Chuck Swindoll tells the story of a young woman named Linda who was traveling alone on the rugged highway from Alberta, Canada to the Yukon. Linda didn't know you don't travel to Whitehorse alone in a rundown Honda Civic, so she set off where only four-wheel drivers normally venture. The first evening she found a room in the mountains near a summit and asked for a 5am wakeup call so she could get an early start. She couldn't understand why the clerk looked surprised at that request, but when she woke up, she understood. As she looked out the window she saw that a morning fog shrouded the mountain-tops. Not wanting to look foolish, she got up anyway and went to breakfast. Two truckers invited Linda to join them, and since the place was so small, she felt obliged. "Where are you headed?", one of the truckers asked. "Whitehorse" was her reply. "In that little Civic? No way! This pass is DANGEROUS in weather like this." "Well, I'm determined to try" was Linda's gutsy, if not very uninformed response.
"Then I guess we're just going to have to hug you," the trucker suggested. Linda drew back. "There's no way I'm going to let you touch me!"
"Not like THAT!" the truckers chuckled. "We'll put one truck in front of you and one in the rear. In that way, we'll get you through the mountains."
All that foggy morning, Linda followed the two red dots in front of her and had the reassurance of a big escort behind as they made their way safely through the mountains.4
That is what the church is really supposed to be. All of us are caught in the fog of a dangerous passage through life. We face many obstacles along the way and many times we just don't know if we can make it through. And thankfully, God does not leave us alone to make it through. We can depend on God's guidance AND we can depend on our brothers and sisters in Christ. We can truly be "hugged" by our fellow Christians who know the way and can safely lead ahead of us - and with others behind us, gently encouraging us along.

Dataset items
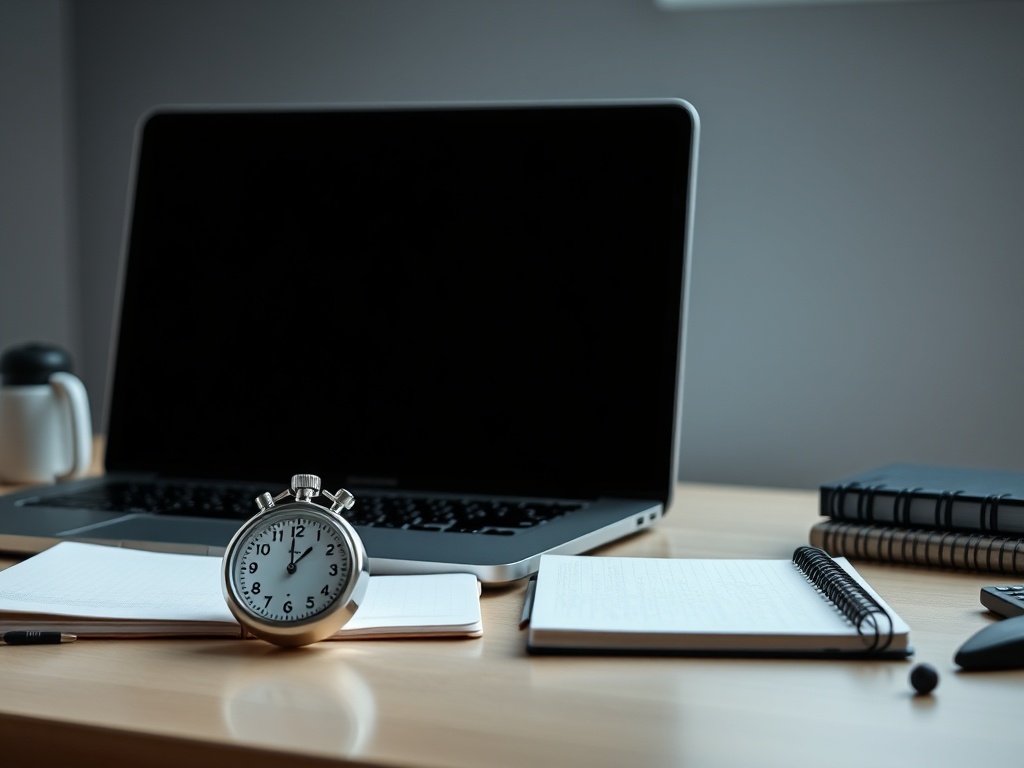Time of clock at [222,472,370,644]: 12:59
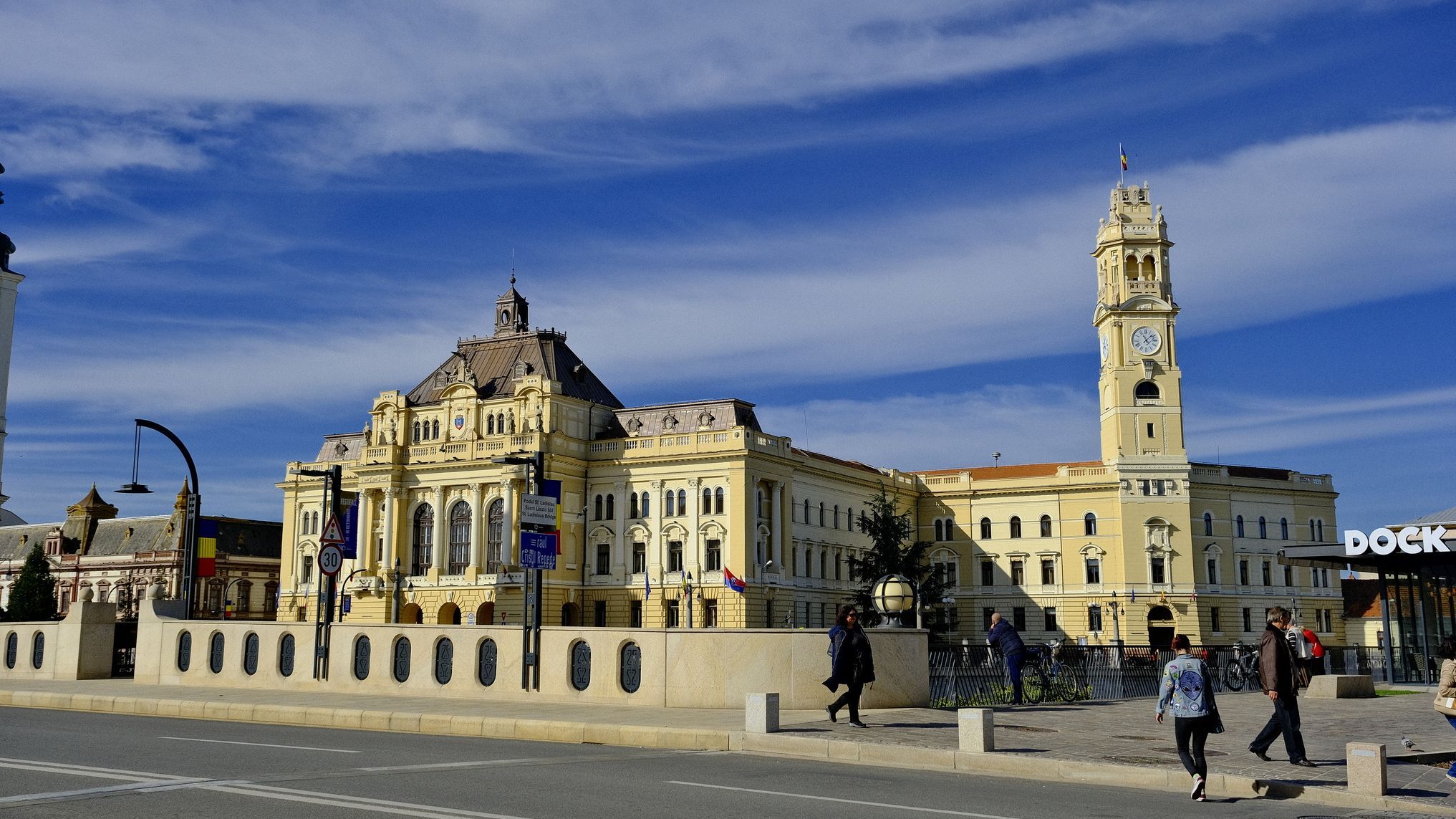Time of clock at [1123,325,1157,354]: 11:07
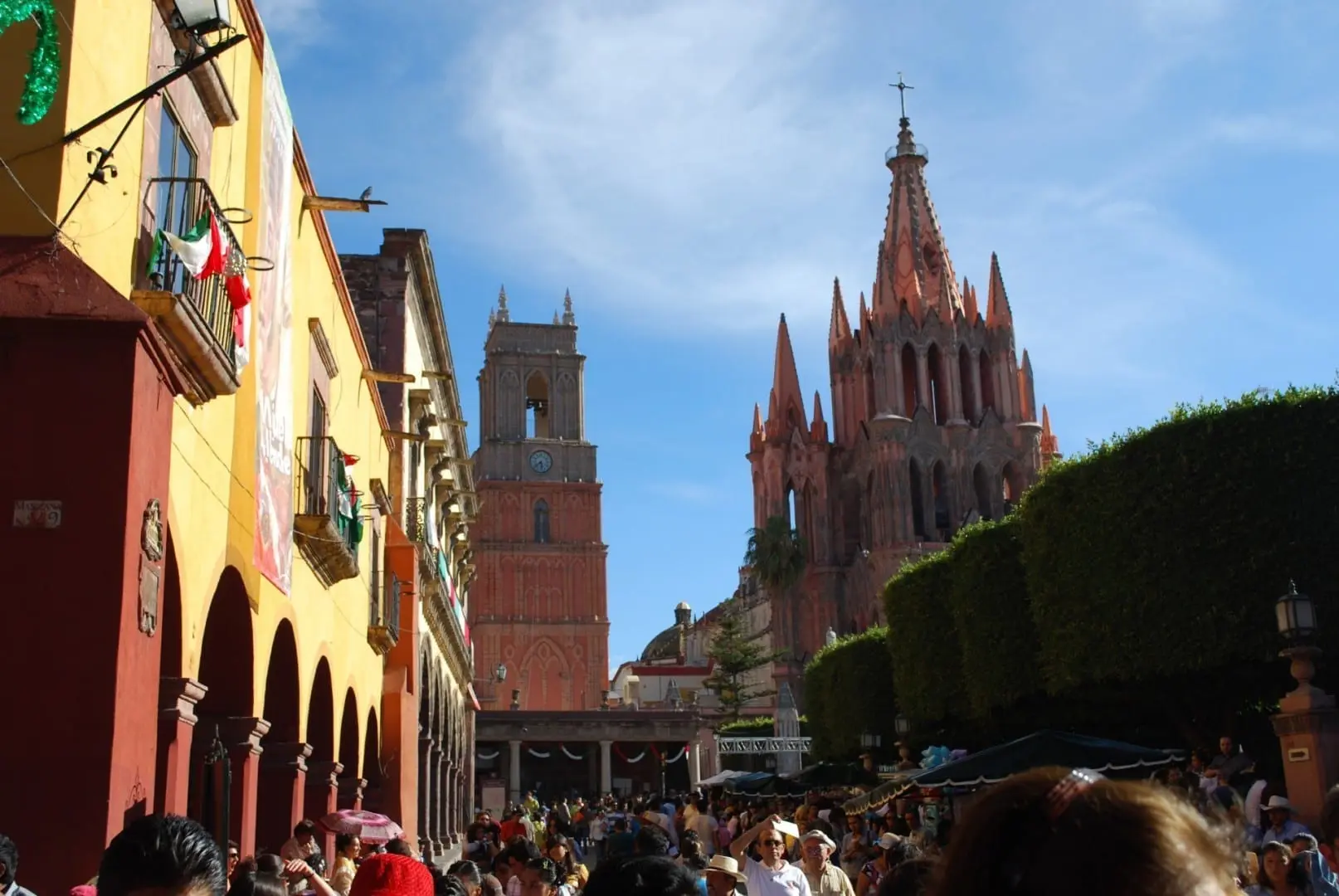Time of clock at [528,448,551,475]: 5:38
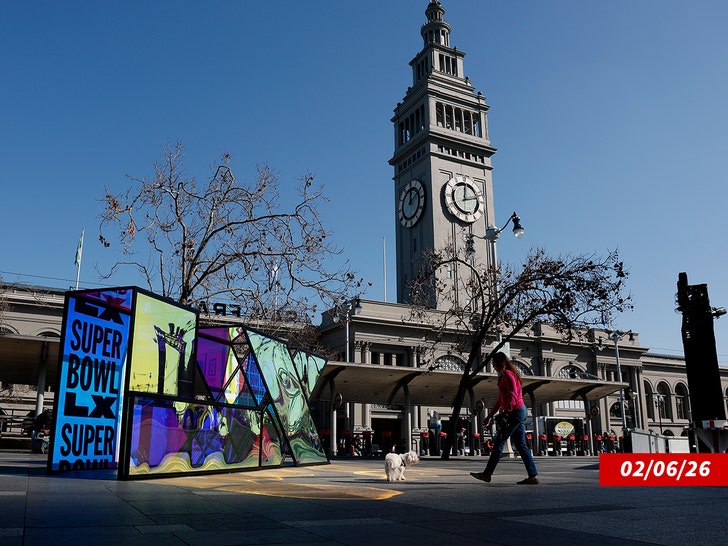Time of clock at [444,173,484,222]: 12:12
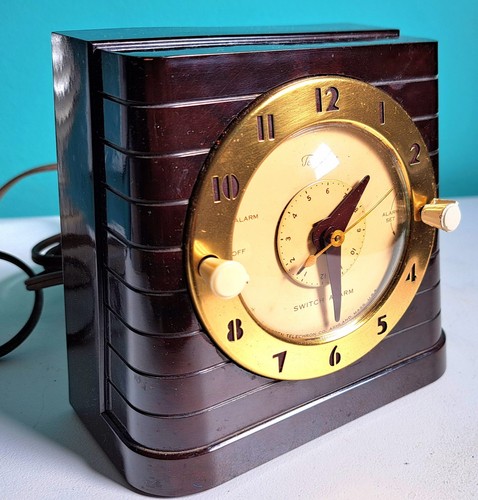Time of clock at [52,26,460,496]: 1:29
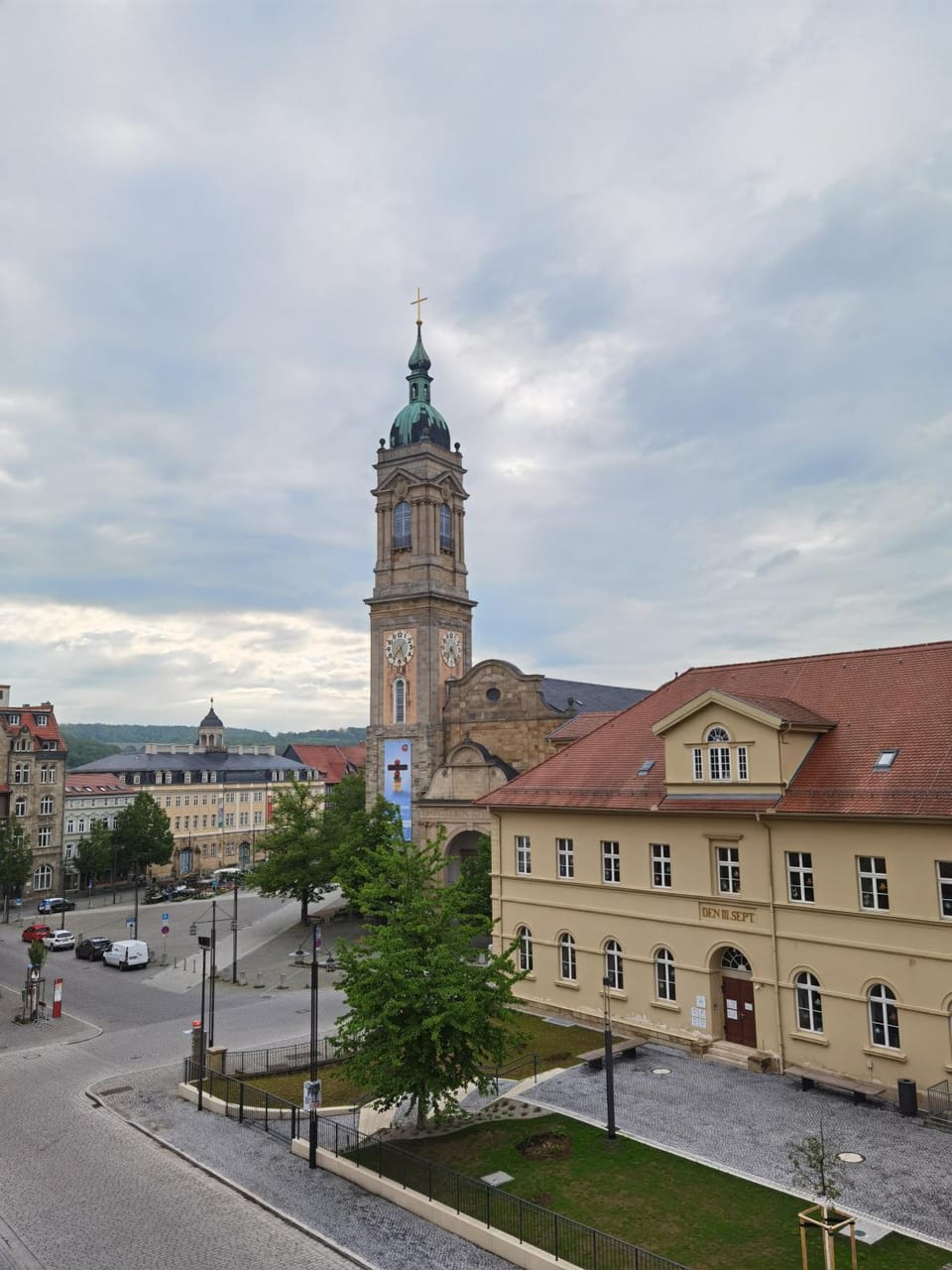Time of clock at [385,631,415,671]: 7:25
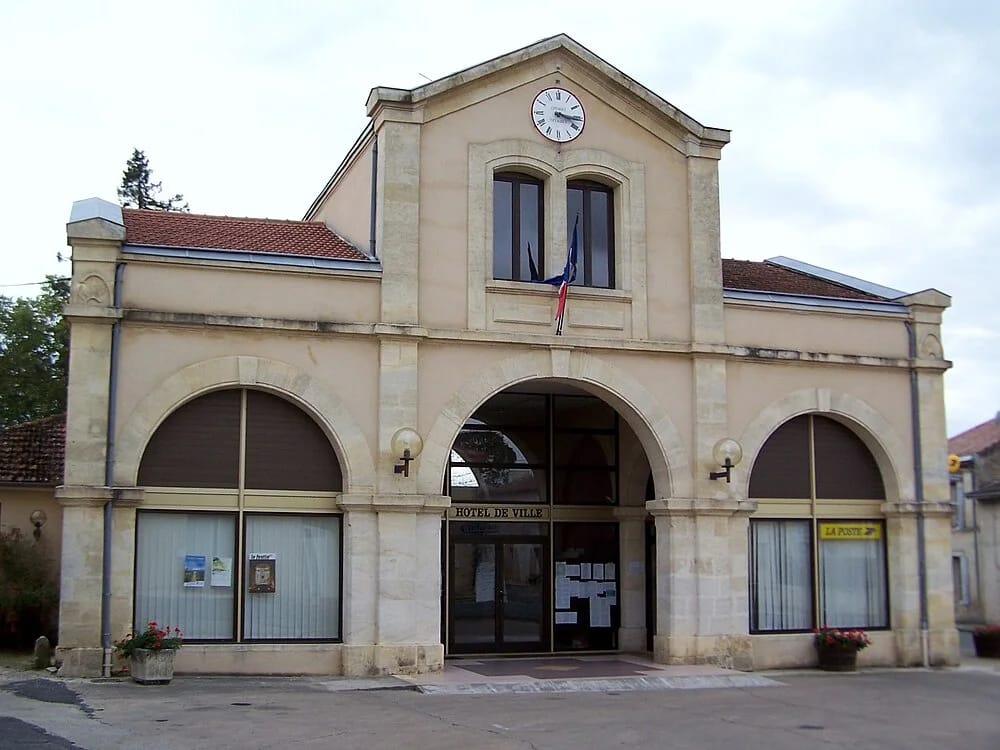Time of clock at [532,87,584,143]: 3:16
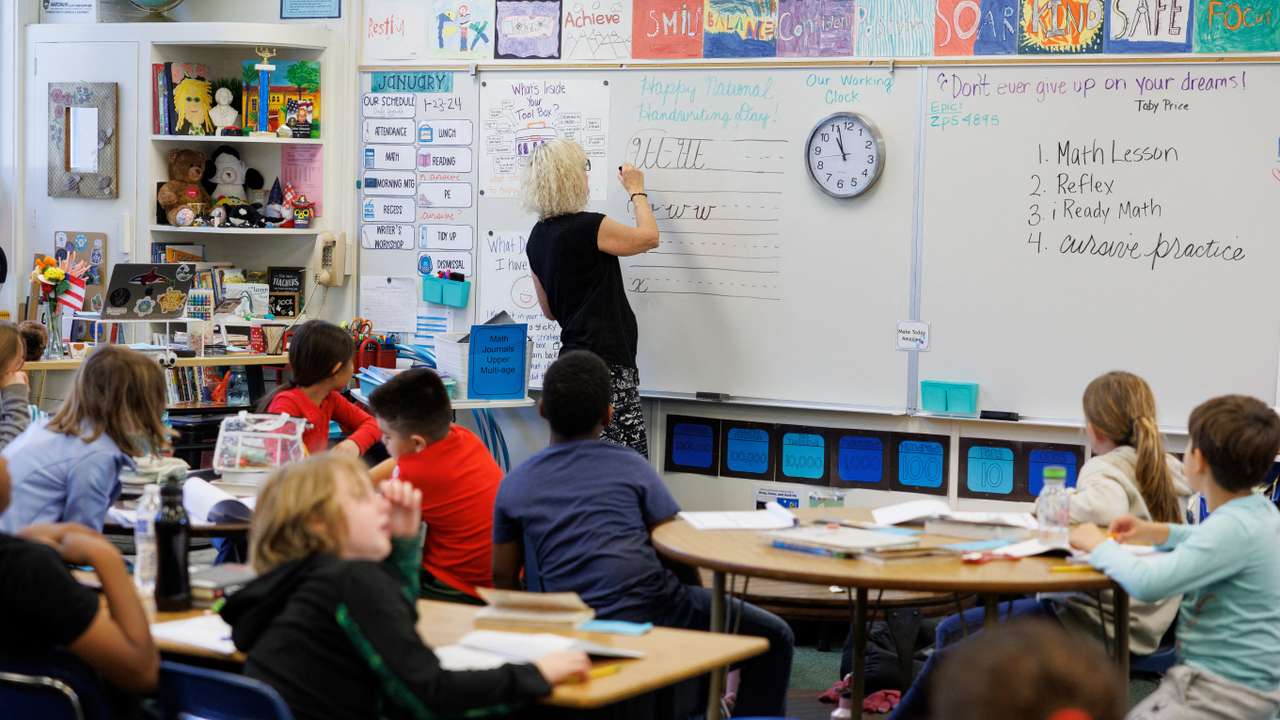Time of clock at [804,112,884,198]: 10:56
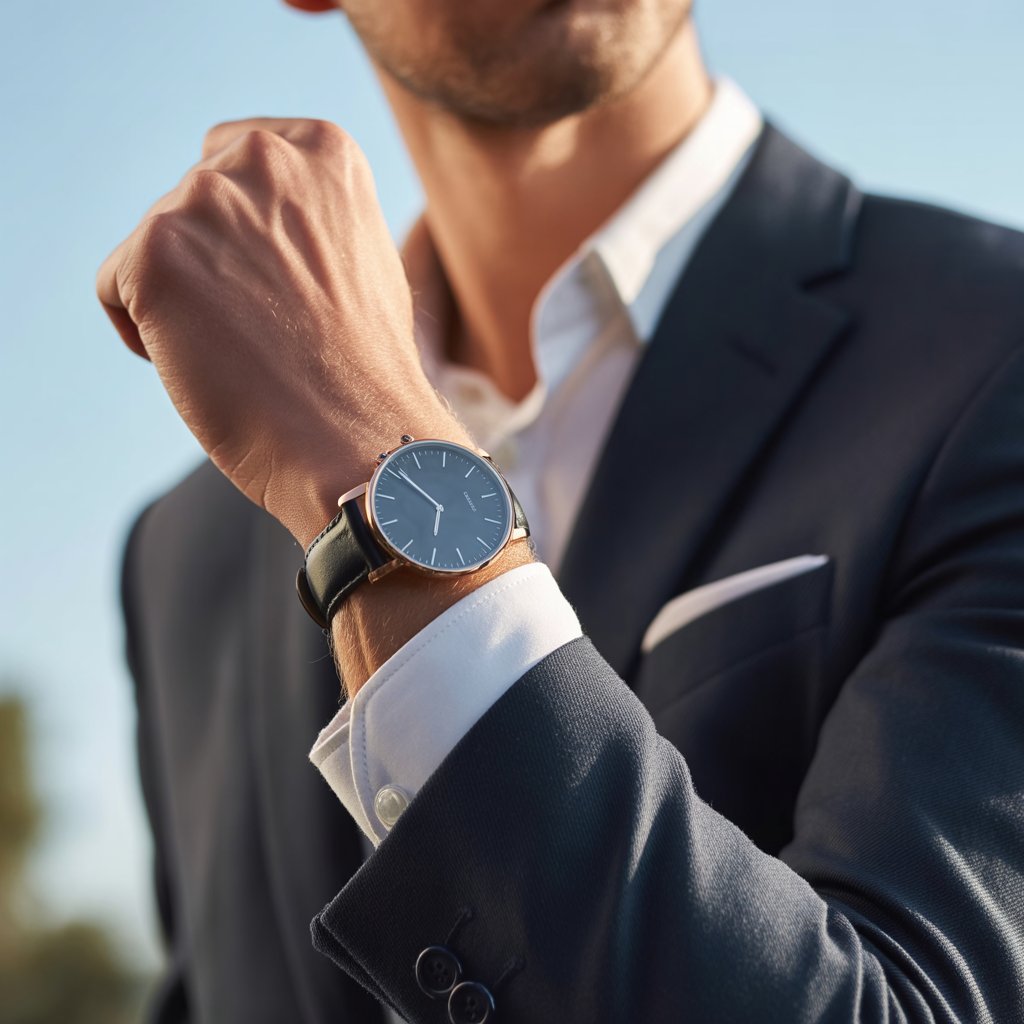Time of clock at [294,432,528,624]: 5:50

INSTRUCTIONS TO FOLLOW: Resume the passage about Linda and the two truckers, starting right after its final sentence. The material plays no part in this.

TASK RESPONSE:
We need that encouragement - and we need the support of our brothers and sisters when we go through the challenges of life. We can easily get distracted by the temptations of Satan - and our own sin that leads us astray. We need our godly brothers and sisters who will watch our back, holding us accountable and keeping us on track with our faith journey. Galatians 6:1-2 says: "Dear brothers and sisters, if another believer is overcome by some sin, you who are godly should gently and humbly help that person back onto the right path. And be careful not to fall into the same temptation yourself. 2 Share each other's burdens, and in this way, obey the law of Christ."
The early church was known as a church that was faithful and devoted and as a group of people who loved to be together in fellowship. They were encouraging to one another and held each other accountable. And they were contagious in their love and generosity.
Acts 4:32-35 describes the early church this way: 32 All the believers were united in heart and mind. And they felt that what they owned was not their own, so they shared everything they had. 33 The apostles testified powerfully to the resurrection of the Lord Jesus, and God's great blessing was upon them all. 34 There were no needy people among them, because those who owned land or houses would sell them 35 and bring the money to the apostles to give to those in need. In a very short period of time the early church was able to turn the city of Jerusalem upside down, and they grew by the thousands. This didn't happen because they were always bickering with one another. It didn't happen because they were divided up in cliques and argued about which group was better. It happened because they were of one heart and mind - and people noticed.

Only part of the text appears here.